Et si, plutôt que d'attendre bêtement une fortune familiale qui n'arrivera jamais au vu du nombre important de plausibles héritiers devant lui, Becket prenait les choses en main en élaguant lui-même son arbre généalogique afin de se placer plus vite dans une situation bien plus favorable à cette succession tant convoitée ?
Fils d'une mère répudiée par cette famille richissime pour la seule faute d'être tombée trop jeune enceinte de lui, Becket n'aura en effet jamais connu les avantages de la vie aisée à laquelle il était promis, s'y raccrochant par cette seule chimère d'héritage que sa mère lui évoquait lors de sa jeunesse vécue dans des conditions précaires.
Bousculé à nouveau dans sa vie adulte par une nouvelle déconvenue professionnelle et la réapparition de son amour d'enfance (elle aussi issue de hautes sphères) qui lui chuchote de façon badine cette solution extrême à tous ses problèmes, le malheureux prend ainsi la décision d'éliminer les membres de son clan lui barrant encore la route vers la fortune.
Vu à quel point on avait adoré "Emily The Criminal", premier film de John Patton Ford offrant à Aubrey Plaza un de ses rôles les plus géniaux, il n'est pas peu dire que l'on était curieux de découvrir "L'Ultime Héritier", une relecture libre du "Noblesse Oblige" de Robert Gamer, transformé en pitch moderne de comédie noire aussi redoutable qu'alléchant...
Bon, ne tournons pas autour du magot, il est vrai que le résultat s'avère ici bien plus anecdotique que son précédent fait d'armes mais il n'en demeure pas moins éminemment sympathique.
Notamment par sa première partie qui voit son protagoniste, à quelques heures de son exécution, déballer toute sa vie à l'aumônier de la prison, en commençant par sa genèse de destinée dorée brisée en plein vol et principale motivation de sa carrière de meurtrier improvisé une fois adulte.

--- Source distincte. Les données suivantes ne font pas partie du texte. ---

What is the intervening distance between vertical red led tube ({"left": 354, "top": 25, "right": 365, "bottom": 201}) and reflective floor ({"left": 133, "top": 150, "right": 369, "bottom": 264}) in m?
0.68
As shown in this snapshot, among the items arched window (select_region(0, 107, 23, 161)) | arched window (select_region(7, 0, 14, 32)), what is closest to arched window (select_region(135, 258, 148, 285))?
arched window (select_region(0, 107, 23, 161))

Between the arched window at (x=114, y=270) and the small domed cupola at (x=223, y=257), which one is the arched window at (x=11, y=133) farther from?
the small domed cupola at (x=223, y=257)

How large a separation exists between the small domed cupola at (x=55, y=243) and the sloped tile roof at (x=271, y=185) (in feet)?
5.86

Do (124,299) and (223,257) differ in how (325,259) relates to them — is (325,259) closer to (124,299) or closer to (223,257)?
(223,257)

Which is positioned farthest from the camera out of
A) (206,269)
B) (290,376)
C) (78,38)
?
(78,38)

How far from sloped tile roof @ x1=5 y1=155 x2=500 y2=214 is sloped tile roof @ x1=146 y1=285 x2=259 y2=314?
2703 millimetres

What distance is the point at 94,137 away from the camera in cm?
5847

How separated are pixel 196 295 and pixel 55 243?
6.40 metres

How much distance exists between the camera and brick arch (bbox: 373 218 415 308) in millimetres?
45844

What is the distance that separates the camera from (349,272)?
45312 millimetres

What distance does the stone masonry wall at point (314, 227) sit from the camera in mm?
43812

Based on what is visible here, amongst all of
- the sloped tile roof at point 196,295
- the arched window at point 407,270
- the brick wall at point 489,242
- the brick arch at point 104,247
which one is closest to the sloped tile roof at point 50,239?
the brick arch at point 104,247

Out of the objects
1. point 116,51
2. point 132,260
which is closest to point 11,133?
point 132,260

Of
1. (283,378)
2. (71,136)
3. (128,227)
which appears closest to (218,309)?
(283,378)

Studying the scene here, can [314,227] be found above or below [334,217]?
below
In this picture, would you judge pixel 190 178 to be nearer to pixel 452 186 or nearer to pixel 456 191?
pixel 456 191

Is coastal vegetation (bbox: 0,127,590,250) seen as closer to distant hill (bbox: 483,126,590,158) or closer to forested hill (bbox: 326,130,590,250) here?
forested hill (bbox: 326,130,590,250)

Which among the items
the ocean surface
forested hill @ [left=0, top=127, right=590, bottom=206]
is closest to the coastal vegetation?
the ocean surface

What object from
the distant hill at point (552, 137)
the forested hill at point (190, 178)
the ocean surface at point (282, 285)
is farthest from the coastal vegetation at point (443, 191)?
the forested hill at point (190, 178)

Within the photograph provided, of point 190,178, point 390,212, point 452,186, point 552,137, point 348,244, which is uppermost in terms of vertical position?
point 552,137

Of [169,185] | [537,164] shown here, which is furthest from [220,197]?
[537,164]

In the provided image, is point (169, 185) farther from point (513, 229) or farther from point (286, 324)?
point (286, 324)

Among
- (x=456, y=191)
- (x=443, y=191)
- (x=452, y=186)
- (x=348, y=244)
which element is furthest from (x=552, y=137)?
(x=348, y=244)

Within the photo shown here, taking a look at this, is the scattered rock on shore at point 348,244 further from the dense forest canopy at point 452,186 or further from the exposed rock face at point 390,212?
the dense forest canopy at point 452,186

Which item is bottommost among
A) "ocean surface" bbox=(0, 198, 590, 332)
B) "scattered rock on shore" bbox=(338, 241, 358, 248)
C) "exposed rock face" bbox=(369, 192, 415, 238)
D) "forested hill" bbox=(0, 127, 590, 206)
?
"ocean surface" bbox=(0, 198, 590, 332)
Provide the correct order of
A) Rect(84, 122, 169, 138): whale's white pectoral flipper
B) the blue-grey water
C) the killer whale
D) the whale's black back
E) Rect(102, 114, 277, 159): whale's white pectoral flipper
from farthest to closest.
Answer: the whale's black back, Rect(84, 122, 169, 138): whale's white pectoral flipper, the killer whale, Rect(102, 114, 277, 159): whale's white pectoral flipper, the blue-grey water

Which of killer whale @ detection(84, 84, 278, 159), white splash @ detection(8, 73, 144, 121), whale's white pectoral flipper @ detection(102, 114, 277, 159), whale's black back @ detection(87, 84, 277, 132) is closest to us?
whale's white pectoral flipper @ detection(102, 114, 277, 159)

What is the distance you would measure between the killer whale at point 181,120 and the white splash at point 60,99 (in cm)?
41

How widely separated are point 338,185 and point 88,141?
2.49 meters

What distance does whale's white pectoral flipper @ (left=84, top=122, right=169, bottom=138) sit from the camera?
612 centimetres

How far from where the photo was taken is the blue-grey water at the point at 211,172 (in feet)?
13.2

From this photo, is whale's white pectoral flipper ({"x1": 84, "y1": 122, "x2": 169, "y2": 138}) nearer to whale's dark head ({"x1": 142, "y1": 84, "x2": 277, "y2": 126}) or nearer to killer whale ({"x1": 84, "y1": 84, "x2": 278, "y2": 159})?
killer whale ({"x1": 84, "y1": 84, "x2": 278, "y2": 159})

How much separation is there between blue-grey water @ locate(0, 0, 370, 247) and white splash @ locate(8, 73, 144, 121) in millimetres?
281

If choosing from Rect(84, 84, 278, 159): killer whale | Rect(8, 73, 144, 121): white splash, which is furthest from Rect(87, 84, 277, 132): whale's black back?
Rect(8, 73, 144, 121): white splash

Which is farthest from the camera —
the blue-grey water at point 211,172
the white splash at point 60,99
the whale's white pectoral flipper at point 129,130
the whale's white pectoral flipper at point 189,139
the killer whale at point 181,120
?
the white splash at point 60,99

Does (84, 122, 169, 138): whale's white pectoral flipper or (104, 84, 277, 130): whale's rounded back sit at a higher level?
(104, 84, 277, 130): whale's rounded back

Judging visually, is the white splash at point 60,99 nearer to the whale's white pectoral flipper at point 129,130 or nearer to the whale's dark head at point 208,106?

Porté par un ton léger tout autant maîtrisé que communicatif pour retracer le parcours d'un homme ayant loupé l'ascenseur social que sa mère lui a laissé miroiter comme seule lueur d'espoir à une meilleure vie, "L'Ultime Héritier" séduit vraiment par l'énergie enthousiasmante de sa mise en place qui nous conduit à l'engrenage des premiers crimes opportunistes (très amusants) de son héros vis-à-vis des victimes pour lesquelles il est bien difficile d'avoir la moindre empathie tant elles transpirent la superficialité par tous les pores (on n'ira pas jusqu'à dire qu'elles ont bien mérité leur sort mais bon...).
Seulement, en mettant en cours de route Becket dans une position beaucoup plus épanouie qu'auparavant ( à la fois d'un point de vue professionnel et amoureux) en vue de le faire s'interroger sur la pertinence de son obsession pour cet héritage, le récit prend un virage moral malheureusement plus convenu et choisit de l'incarner dans une donne romantique (Becket est pris en étau entre l'influence de son amour d'enfance vénéneux et celle bienfaitrice d'une âme sœur en devenir) qui se met même à supplanter l'engrenage meurtrier devenu toile de fond de l'ensemble. En soi, cette bifurcation sentimentale n'est pas désagréable à suivre (d'autant plus que ses extrêmes sont superbement campées par Margaret Qualley et Jessica Henwick) mais, pendant un bon moment, elle fait perdre ce qui faisait la réelle force de percussion de "L'Ultime Héritier" pour le diriger vers quelque chose de plus attendu, comme peut par exemple le traduire l'implication peu originale du personnage de Qualley au sein de toute cette affaire.
Dommage car la tournure très corrosive du dernier acte vient nous rappeler à quel point le film aurait pu être une comédie noire bien plus atypique via la cartouche plutôt originale et cynique à souhait qu'il dégaine en guise de conclusion. Mais, en l'état, même si l'héritage laissé dans les mémoires par ce "How to Make a Killing" en . sera plus maigre que prévu, il n'en demeure pas moins un divertissement de très bonne tenue, soutenu par son excellent trio d'acteurs principaux et ses seconds rôles.